→ **Stated goal**
Please reproduce the material from the line containing "At what distance" through the end, swapping "closest" for "nearest" and changing nothing else.

→ **Material for the task**
■ ■ ■
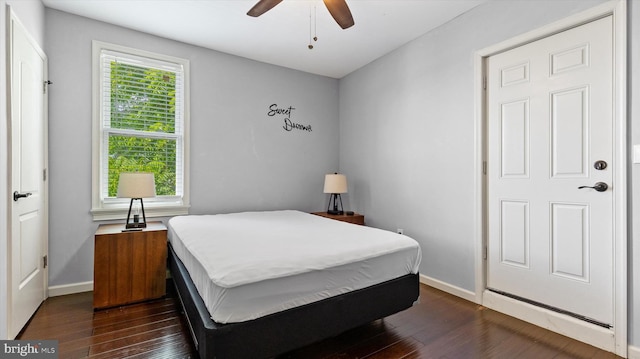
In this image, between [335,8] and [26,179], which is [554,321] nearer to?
[335,8]

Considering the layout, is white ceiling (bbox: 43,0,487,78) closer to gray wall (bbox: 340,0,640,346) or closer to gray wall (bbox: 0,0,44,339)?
gray wall (bbox: 340,0,640,346)

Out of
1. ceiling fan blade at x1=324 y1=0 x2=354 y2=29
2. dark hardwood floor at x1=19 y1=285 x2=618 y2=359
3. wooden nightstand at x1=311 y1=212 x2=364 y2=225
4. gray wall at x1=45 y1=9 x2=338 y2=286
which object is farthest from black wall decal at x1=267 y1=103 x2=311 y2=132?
dark hardwood floor at x1=19 y1=285 x2=618 y2=359

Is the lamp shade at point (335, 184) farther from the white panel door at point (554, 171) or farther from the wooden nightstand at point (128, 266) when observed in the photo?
the wooden nightstand at point (128, 266)

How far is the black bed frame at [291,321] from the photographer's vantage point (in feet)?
4.67

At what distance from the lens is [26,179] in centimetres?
216

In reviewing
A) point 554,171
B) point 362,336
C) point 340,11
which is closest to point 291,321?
■ ■ ■
→ **Correct response**
At what distance from the lens is [26,179] in centimetres?
216

In reviewing
A) point 554,171
B) point 362,336
C) point 340,11
which is nearest to point 291,321?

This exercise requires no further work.